This room was higher than it was wide, with widow’s cloth blacking the lone window and two gas fixtures, set to each side of a second door, illuminating a secret world. Red silks worked in gold covered the walls, and a bronze urn as tall as myself supported a coiling dragon. The carpet, too, was red, with golden dragons chasing each other’s tails around a great medallion. Filigreed lanterns hung unlit, their brass reflecting the gas flames. I had not seen the like in color and riches since my old regiment fought its way into the Ranee’s palace.
“Please to wait,” the servant said through his constant smile. Politeness soaked his voice, but he made it clear that I was to stand exactly where I was until given permission to step further.
He disappeared behind the door between the gas jets and whispered in a devilish tongue.
A woman’s voice answered in the same incomprehensible sounds.

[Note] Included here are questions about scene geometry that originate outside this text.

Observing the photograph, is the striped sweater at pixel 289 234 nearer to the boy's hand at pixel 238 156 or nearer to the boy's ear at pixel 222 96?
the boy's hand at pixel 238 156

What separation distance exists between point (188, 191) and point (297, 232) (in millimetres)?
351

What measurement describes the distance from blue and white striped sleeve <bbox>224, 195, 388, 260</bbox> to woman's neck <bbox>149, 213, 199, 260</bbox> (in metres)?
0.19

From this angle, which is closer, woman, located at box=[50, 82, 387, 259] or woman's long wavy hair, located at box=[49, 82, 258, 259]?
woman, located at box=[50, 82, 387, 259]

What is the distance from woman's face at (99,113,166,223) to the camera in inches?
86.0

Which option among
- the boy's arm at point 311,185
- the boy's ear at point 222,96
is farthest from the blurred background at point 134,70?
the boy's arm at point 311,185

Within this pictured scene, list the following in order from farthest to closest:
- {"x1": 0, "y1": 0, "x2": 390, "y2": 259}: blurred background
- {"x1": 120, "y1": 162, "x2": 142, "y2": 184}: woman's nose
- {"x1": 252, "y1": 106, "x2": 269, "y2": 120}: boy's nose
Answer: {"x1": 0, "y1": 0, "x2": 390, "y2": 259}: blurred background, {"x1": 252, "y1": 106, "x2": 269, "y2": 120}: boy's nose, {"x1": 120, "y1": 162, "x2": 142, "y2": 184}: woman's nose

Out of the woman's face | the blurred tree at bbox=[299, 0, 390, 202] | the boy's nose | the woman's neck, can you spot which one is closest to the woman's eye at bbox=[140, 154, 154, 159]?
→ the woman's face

The old fellow reappeared, bowing yet again. Bobbing like a hanged man just dropped through the trap, he pointed into the darkness behind the door. “Missa Fowluh wait you,” he told me.

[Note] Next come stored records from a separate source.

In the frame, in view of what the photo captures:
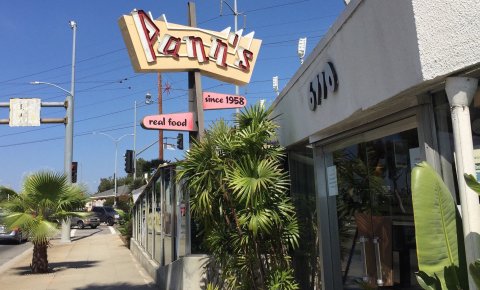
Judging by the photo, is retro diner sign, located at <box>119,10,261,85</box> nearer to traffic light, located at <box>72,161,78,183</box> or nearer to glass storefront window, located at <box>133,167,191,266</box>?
glass storefront window, located at <box>133,167,191,266</box>

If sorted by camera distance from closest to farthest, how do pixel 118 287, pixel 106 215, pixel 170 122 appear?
pixel 170 122 < pixel 118 287 < pixel 106 215

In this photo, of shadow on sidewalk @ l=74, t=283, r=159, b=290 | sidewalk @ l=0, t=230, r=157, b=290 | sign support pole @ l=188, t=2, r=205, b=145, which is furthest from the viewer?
sidewalk @ l=0, t=230, r=157, b=290

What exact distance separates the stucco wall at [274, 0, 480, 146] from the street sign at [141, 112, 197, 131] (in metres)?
3.41

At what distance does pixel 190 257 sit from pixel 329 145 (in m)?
3.47

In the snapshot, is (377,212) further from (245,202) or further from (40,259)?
(40,259)

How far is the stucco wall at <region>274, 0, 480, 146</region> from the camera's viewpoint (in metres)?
3.17

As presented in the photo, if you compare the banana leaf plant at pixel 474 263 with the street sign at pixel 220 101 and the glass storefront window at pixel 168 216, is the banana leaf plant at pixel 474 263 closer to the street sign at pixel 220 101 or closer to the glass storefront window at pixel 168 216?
the street sign at pixel 220 101

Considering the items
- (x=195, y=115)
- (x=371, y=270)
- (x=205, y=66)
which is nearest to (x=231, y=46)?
(x=205, y=66)

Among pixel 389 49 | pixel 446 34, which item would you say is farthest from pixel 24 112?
pixel 446 34

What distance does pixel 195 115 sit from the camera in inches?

The room was colder than the November day without, and vast, and it smelled of ashes. It might once have been a ballroom, but the single gaslight would not let me survey it with accuracy. The walls seemed to recede as I looked at them. It took me a moment to locate Mrs. Fowler in the jumble and gloom, her face a pale blur amid deep browns and grays. It was only the interior dimensions and her slightness, but she looked to be very far away.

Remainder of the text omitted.